Tiny script that uses a simple Markov Chain and the review text as created by to generate new reviews. Some examples:

  • “natural” death, almost by definition, means something slow, smelly and painful
  • a kind of cyborg, saved by the master was plagued in his work - for that i'm getting angry again just typing this - some are of exactly the opposite, and of black holes
  • american actress wikipedia tells me) once said: "a critic never fights the battle; they just read, focus on his own goshawk 50 years
  • he always wanted to do something, and i don't know how accurate he is
  • not recommended for: people who, if they can't be reduced to a small essay
  • machiavelli summarises quite a bit like reading a 120 pages summary of the helmet of horror
    • no supervisor, no grant attached to a beautiful suicide and now i cleared my mind of circe's orders -cramping my style, urging me not to write the paper
  • not being focused on useless mobile apps, but on medical companies that treat death as a sign of dissent
  • the harassment of irs-personnel to get into the dark cave
  • they're doing "good"
  • i think it's supposed to be the worst essay is a vampire: "interview with a strong voice and judges the poem by the use of might (hitler is referenced several times) - the 4 alternating voices quickly blur into one network of states
  • one or two minor problems: you need to murder his children

why does this work so well

This script also creates a graph of probabilities for word connections for the word "translation", the thicker the edge between the nodes, the higher the probability.

mc = MarkovChain(dbFilePath='./markov_db')



# a key in the datbase looks like:
# ('when', 'you') defaultdict(<function _one at 0x7f5c843a4500>, 
# {'just': 0.06250000000059731, 'feel': 0.06250000000059731, 'had': 0.06250000000059731, 'accidentally': 0.06250000000059731, ''love': 0.06250000000059731, 'read': 0.06250000000059731, 'see': 0.06250000000059731, 'base': 0.06250000000059731, 'know': 0.12499999999641617, 'have': 0.12499999999641617, 'were': 0.06250000000059731, 'come': 0.06250000000059731, 'can't': 0.06250000000059731, 'are': 0.06250000000059731})
# so 'just' follows after 'when you' with 6% probability

db = pickle.load(open('./markov_db', 'rb'))
# let's get a good node
#for key in db:
#    # has in between 5 and 10 connections
#    if len(db[key]) > 5 and (len(db[key]) < 10):
#        if len(set(db[key].values())) > 2:
#            print key, set(db[key].values())
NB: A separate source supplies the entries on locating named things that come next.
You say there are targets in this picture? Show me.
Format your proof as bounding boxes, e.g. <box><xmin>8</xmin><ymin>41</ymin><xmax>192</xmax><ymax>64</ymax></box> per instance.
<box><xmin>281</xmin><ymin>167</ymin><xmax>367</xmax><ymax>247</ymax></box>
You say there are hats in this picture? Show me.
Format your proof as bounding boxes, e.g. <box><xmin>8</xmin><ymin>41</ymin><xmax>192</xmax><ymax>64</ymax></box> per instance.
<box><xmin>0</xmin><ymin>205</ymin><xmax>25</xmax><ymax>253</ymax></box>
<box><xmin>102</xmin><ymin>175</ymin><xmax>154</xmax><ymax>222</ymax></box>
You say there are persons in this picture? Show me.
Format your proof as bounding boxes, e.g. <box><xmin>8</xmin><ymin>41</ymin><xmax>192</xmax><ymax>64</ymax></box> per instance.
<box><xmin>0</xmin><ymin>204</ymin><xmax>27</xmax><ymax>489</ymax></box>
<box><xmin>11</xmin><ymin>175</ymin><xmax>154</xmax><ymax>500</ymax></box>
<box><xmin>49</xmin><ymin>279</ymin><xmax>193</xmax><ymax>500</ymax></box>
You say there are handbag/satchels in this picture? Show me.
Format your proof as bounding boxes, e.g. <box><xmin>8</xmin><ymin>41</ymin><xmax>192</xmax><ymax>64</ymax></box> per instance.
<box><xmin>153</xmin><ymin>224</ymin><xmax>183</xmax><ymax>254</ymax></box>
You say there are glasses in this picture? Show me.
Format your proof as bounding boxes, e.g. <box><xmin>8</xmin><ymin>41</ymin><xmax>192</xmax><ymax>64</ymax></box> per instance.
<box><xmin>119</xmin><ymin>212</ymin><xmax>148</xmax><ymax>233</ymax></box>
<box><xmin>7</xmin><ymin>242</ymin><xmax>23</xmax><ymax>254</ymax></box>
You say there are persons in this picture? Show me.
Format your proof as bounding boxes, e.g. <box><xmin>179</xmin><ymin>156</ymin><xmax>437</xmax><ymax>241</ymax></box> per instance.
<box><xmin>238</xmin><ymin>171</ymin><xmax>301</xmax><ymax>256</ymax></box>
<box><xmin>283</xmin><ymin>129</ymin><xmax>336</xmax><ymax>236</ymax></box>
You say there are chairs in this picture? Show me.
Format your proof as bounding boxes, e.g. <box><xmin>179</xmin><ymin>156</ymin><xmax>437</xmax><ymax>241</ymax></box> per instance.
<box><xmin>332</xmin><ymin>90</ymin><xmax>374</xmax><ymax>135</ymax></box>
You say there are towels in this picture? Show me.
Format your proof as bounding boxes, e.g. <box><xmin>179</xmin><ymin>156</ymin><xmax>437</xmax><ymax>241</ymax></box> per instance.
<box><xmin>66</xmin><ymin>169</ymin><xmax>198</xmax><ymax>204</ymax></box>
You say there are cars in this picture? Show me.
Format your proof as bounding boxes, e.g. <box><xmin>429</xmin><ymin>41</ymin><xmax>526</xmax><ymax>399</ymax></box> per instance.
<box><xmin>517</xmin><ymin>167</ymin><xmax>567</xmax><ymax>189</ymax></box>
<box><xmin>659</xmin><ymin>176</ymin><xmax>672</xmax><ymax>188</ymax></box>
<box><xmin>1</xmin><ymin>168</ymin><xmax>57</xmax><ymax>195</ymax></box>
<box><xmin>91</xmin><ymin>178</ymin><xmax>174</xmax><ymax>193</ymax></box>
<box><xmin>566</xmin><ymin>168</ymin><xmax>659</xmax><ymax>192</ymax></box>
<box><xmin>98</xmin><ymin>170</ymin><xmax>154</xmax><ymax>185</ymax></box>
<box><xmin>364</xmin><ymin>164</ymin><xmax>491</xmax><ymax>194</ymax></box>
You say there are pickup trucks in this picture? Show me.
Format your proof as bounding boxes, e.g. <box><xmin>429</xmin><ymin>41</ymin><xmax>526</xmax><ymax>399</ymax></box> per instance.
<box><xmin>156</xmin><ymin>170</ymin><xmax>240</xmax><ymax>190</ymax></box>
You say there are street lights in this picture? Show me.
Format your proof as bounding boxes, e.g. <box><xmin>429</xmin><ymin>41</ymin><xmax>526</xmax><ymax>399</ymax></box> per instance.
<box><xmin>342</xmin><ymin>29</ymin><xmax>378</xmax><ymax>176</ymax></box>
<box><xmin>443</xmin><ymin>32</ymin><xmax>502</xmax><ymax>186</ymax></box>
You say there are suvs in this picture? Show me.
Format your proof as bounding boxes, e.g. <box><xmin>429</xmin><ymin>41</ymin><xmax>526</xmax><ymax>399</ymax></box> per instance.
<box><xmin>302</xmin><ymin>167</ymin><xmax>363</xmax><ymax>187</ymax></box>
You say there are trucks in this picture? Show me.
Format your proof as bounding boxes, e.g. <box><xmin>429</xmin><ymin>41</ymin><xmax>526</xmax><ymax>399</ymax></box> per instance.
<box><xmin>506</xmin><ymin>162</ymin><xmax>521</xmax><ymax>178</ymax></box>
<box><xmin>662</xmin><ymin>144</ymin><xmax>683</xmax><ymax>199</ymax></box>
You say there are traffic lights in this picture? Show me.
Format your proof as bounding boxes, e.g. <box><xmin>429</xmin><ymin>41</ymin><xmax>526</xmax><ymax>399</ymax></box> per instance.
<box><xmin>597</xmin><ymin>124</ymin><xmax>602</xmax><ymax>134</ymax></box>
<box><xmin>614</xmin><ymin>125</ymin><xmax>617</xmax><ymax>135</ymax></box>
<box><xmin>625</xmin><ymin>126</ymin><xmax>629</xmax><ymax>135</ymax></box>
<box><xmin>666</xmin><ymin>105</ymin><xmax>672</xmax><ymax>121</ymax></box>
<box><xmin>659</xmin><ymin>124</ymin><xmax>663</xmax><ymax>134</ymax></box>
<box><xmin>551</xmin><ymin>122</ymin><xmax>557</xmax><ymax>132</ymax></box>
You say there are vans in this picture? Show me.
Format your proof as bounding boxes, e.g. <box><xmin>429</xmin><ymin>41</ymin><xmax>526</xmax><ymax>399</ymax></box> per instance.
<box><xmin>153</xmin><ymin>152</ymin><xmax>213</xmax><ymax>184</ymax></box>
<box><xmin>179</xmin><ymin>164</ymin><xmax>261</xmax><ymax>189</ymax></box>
# manually chosen from above
good_key = ('translation',)
values = db[good_key]

# create the graph

G = nx.DiGraph()
good_key = str(good_key[0])
# get the graph for one of the connected nodes
# we go only one step deep - anything more and we'd better use recursion (but graph gets ugly then anyway)
for v in values:
    if (v,) in db and (len(db[(v,)]) < 20):
        for partner in db[(v,)]:
            edge_weight = db[(v,)][partner]
            G.add_weighted_edges_from([ (v, partner, edge_weight) ])
        # for now, only add one

# now add the edges of the "original" graph around "translation"
for partner in values:
    edge_weight = values[partner]
    G.add_weighted_edges_from([ (good_key, partner, edge_weight) ])

pos = nx.shell_layout(G)

nx.draw_networkx_nodes(G, pos, node_color = 'white', node_size = 2500)

# width of edges is based on probability * 10
for edge in G.edges(data=True):
    nx.draw_networkx_edges(G, pos, edgelist = [(edge[0], edge[1])], width = edge[2]['weight']*10)

nx.draw_networkx_labels(G, pos, font_size=10, font_family='sans-serif')
we read poetry


Some other ideas

  • Some people on goodreads have complained that their reviews disappear and I feel (but don't know) that I lost at least one, this tracks my exported CSV to check whether it actually happens. So far I haven't observed it.
  • Write automated parser that exports reviews to html/epub/tumblr/blogger/wordpress etc. support for this was added to goodreads)
  • cron job which automatically pulls exported CSV from (login a bit weird esp. with Facebook login, use API instead? Needs dev key, but easier to do /review/list.xml=USERID than to play Red Queen with Facebook's oauth) see
  • various visualization things in regards to language use
  • RNN to write automated reviews, similar to the Markov one. also have to look at embeddings to predict category of book?